[[ GIVEN TEXT, beginning ]]

You have become estranged from Christ,

When Christians involve themselves in legalism, they become “estranged from Christ.” “Estranged” means to make inoperative, bring to nothing, make of no effect. Legalism renders our relationship with Christ ineffective. It paralyzes our spiritual life by producing a deadening effect on fellowship with Christ.

you who attempt to be justified by law;

The second word for “you” in this verse means whoever. The emphasis is upon the class of people who attempt justification by law. The principle of this verse applies to everyone, saved or lost – it is a universal principle. In the immediate context, Paul addresses weak Christians in Galatia who were in the process of changing their theology of salvation and sanctification by grace to one based on works. Even if people change their theology, this does not change their status quo with God, but it will render them ineffective in their spiritual lives.

Those who attempt to be justified by the law estrange themselves from Christ and fall from grace. The present tense of “justified” implies that the Galatians were contemplating justification by the law. They had not fully come to that place yet.

you have fallen from grace

The Greek word for “fallen from” literally means to fall out of. Legalists are outside grace. They cannot experience God’s grace while their works get in the way. People fall from grace when they seek salvation by merit. The Greek tense (aorist) indicates the point people enter legalism, they fall from the grace principle.

Paul challenged the Galatian Christians to take a stand on their liberty (Ga 5:1, 2), but they fell from the privileges of that standing. They put themselves in a place where they could no longer benefit from Christ’s provision. Either Christ must be everything or nothing to us. He does not accept divided loyalty. We must not lose our hold on Christ for daily living; otherwise, we will fall from the higher level of living by grace to a lower level of legalism. It is possible to receive the grace of God in vain (2 Corinthians 6:1). God wants us to “continue” in the grace of God (Acts 13:43).

“Grace” is not salvation in itself but God’s way for us to engage salvation. Paul does not speak of someone losing their salvation in this verse but of the method by which one participates in a relationship or fellowship with God.


When we move into legalism, we fall from the grace principle and sever ourselves from the benefits that flow from Christ daily.


Whether in salvation or sanctification, living by legal prescriptions preempts us from Christ and His work. Legal routes for relating to God are mutually exclusive from grace. They are in direct antagonism to grace. We renounce grace when we adopt legalism. When we wholly rest on God’s grace, we embrace Christ.

[[ GIVEN TEXT, end ]]
[[ DATA SECTION, beginning ]]

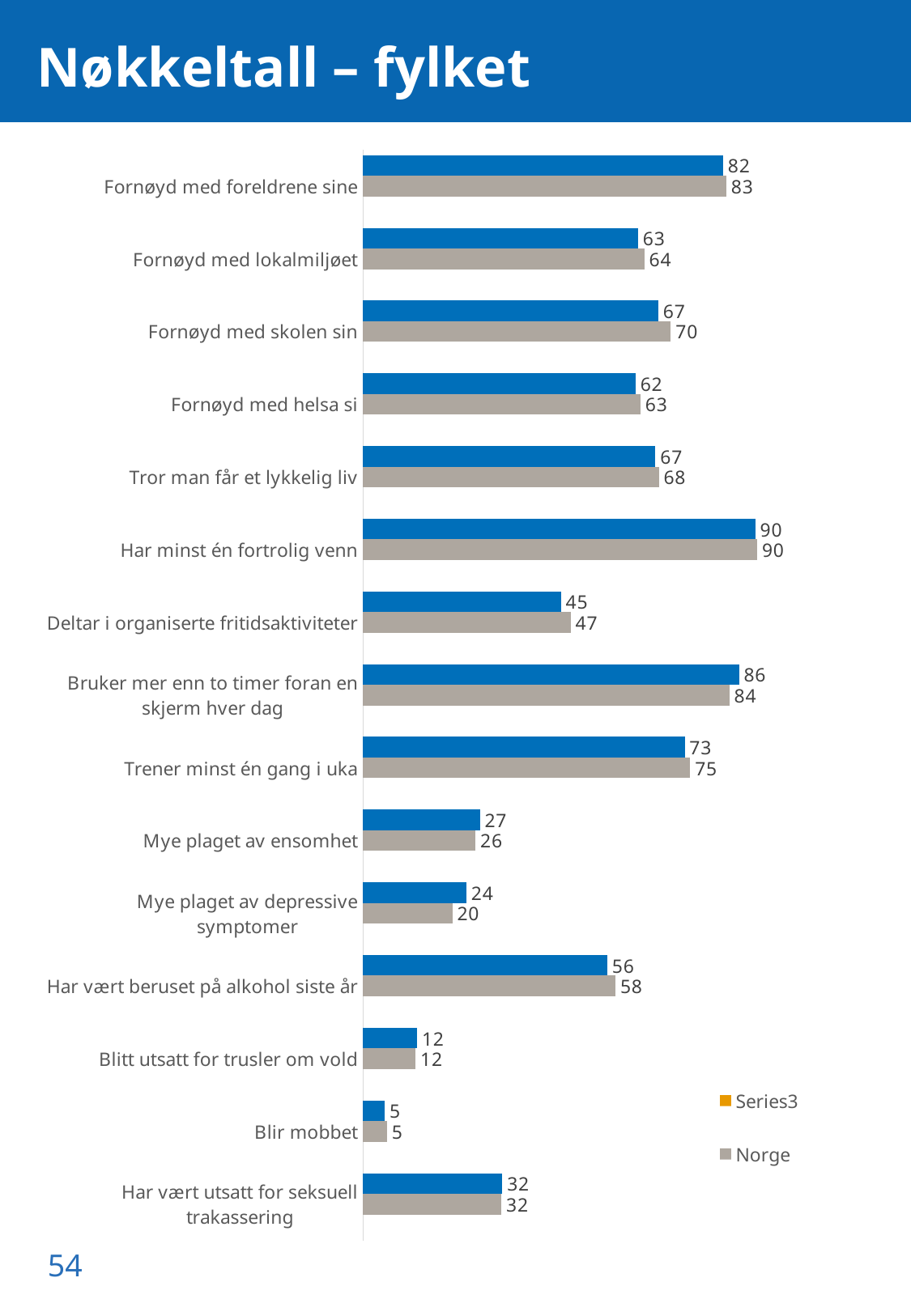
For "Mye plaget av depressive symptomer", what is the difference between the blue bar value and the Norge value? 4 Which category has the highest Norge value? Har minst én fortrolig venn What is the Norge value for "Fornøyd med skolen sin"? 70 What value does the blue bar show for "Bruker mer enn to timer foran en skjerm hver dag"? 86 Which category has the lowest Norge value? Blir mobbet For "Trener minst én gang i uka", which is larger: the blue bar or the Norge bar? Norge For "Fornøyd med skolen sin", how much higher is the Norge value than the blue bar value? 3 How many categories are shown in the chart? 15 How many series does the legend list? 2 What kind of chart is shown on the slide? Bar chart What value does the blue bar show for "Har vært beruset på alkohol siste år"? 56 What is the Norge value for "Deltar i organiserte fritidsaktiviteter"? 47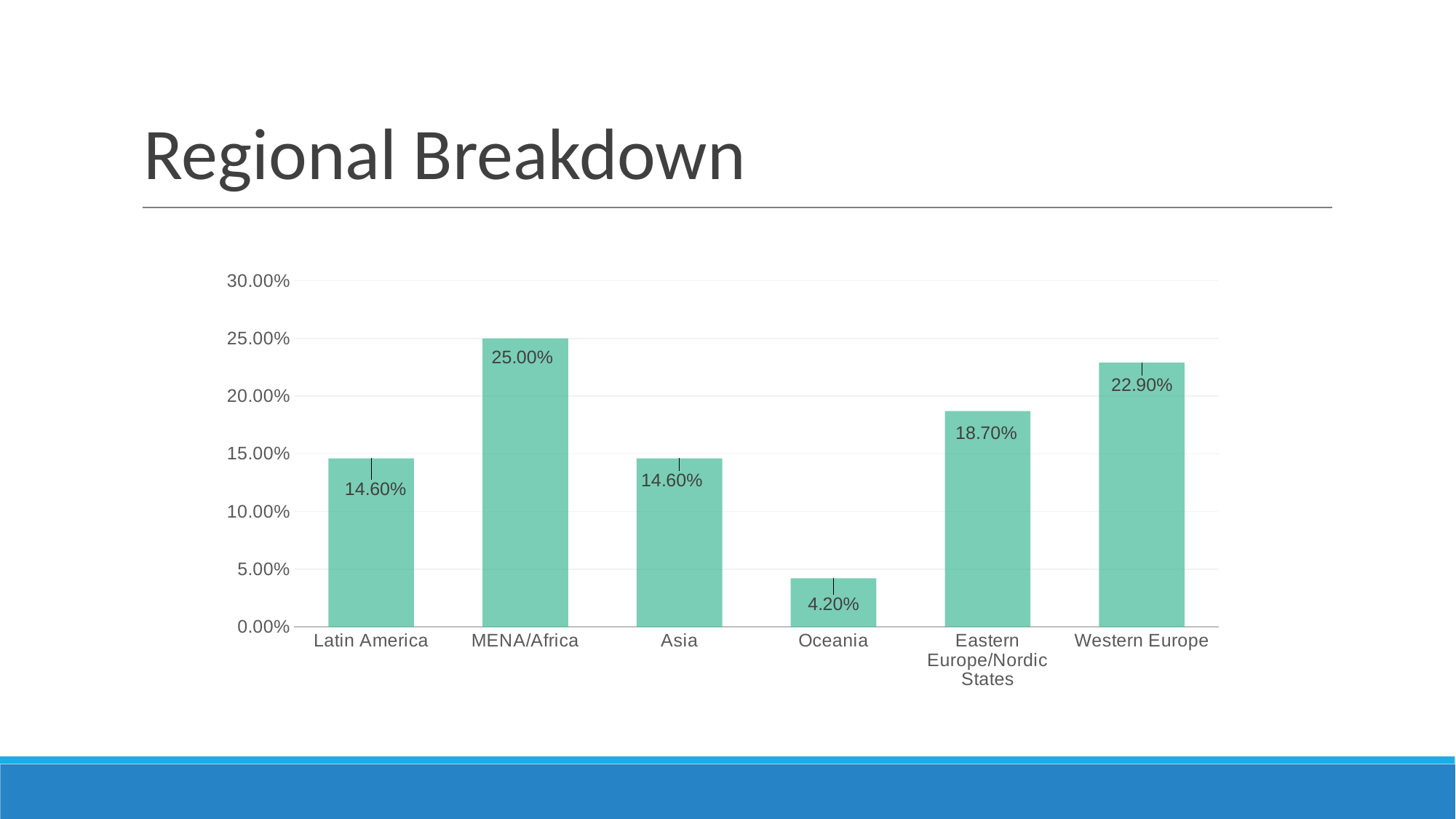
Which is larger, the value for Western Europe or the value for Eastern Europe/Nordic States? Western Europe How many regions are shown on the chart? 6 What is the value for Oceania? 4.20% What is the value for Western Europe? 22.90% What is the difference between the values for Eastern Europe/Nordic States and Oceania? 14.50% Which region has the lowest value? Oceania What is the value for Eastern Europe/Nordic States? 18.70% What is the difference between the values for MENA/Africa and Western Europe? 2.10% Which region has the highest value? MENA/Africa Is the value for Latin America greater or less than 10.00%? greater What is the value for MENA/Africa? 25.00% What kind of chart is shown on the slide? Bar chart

[[ DATA SECTION, end ]]

TO-DO ITEM:
Answer these questions using the commentary on Galatians:
(a) What does the second word for "you" in the verse mean?
(b) What does the Greek word for "fallen from" literally mean?
(c) Which passage is cited for God wanting us to "continue" in His grace?
You won't need the lines that come after the commentary on Galatians.

EXERCISE SOLUTION:
(a) Whoever.
(b) To fall out of.
(c) Acts 13:43.